OPINION

Russian Revolutionary leader Vladimir Lenin. Photo: Britannica

By ENRIQUE KRAUZE

Enlightened leaders always tend to self-proclaim their moral superiority, and throughout history, the consequences of this delusion have been terrible.

In his 1919 conference “Politics as a Vocation,” German socialist Max Weber pointed out the similarity between the revolutionaries of his time and the millenarian sects of the 17th century that had announced the imminent arrival of Christ. Their leaders conveyed the certainty of an “eschatological opening of history,” an advent of such a radiant degree that propitiating or hastening it justified the use of all means. But by justifying their political actions — which were, after all, earthly — with the protective mantle of absolute ethics, prophets and revolutionaries alike incurred an insurmountable contradiction with the values ​​they proclaimed to embody.

“It was always naïve,” Weber said, “to believe that only good is born from good and only evil is born from evil. The opposite often happens … and whoever does not see this is a child, politically speaking.”

Weber went on to add that “it is … a basic fact of history … that … the final result of any political action bears an absolutely inadequate relationship, and frequently paradoxical, with its original meaning.”

Based on this “tremendous truth,” the “rupture” of the “ethics of conviction” by those who seek the total renewal of a society, and not its reasoned, gradual, prioritized, fragmented, prudent, responsible transformation, seemed inevitable.

To be truly ethical, beyond their lofty goals, these leaders would have had to prevent and, as far as possible, avoid the consequences, often painful, of the means they employed to accomplish their goals. Or, failing that, take care of the victims of those consequences (including the survivors of the dead that their actions or inactions might leave in their path). By definition, that never happened.

So to whom exactly was Weber referring? To the German socialists, anarchists and communists who mortally detested each other but had in common their shared contempt for democratic institutions, of course. Once in power, their accelerated radicalization — which included the abolition of money, social chaos, ideological repression — encouraged the rise of Nazism, which erased them all.

But the most-clear evidence that Weber’s theory was valid could be seen in the case of the young Russian Revolution. Weber traced its development.

“Whoever wants to impose absolute justice on Earth using power needs followers, a human apparatus,” he wrote. “For this to work, they have to put before their eyes the necessary prizes… In the conditions of the modern class struggle, they must  offer … the satisfaction of hatred and the desire for revenge … for resentment and the so-called ethical passion of being right, that is, they must satisfy the need to defame the adversary and accuse them of heresy.”
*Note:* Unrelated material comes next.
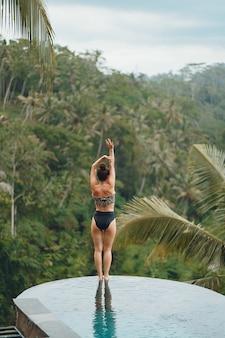 ジャングルの景色を望むスイミングプールの女性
This crude description corresponds to the acts of Vladimir Lenin and refers explicitly to “the Red Guards, the rogues and the agitators.” 

But once a leader unleashes these passions, it is difficult to control them. They no longer depend on him. Even assuming the purity of the leader (and Lenin was not hypocritical, cynical or corrupt), his power depends on the apparatus he has formed, and that apparatus is not made up solely or mainly of pure beings like himself.
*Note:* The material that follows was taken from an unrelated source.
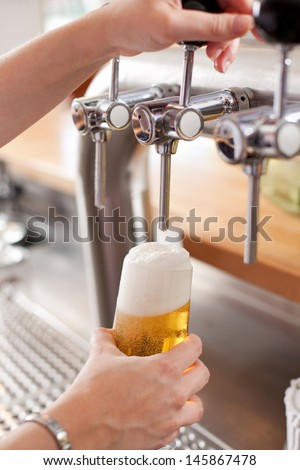 Bartender pouring a pint of frothy draft beer into a glass from a steel spigot on a keg in a bar - stock photo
But even admitting that the faith of the majority was “subjectively” sincere, Weber noted that in most cases, objectively, it is nothing more than a “legitimation” of the desire for revenge, power, spoils and perquisites.

“Let us not fool ourselves,” he added sarcastically, “the materialist interpretation of history is not a chariot that is taken and left at will, and does not stop before the authors of the revolution.”

That corrupt and inevitable bureaucratization would bring socialism into disrepute for the rest of the century.

After any passionate revolution, traditional daily life is inevitably imposed again. The so-called heroes of faith and faith itself disappear or, what is even more effective, they become a constituent part of the phraseology of the rogues and the technicians of politics, Weber said.

“The triumphant retinue of an ideological caudillo tends to be thus transformed … into an … ordinary group of prebendaries,” he wrote.

Weber died in 1920, unable to witness his fulfilled prophecy. But the confirmation of his political philosophy would be the least of it. The diabolical legacy of these manipulators of power was the postulation of a new “morality” that was very different from the Judeo-Christian one that had preceded it. This alleged new morality sanctified collective crimes in the name of the revolution. The red dawn became a human pyre.

Russia was led to this barbarism by an ambition for power, fanatically clothed in the moral superiority of a supposed enlightened leader and his clientele.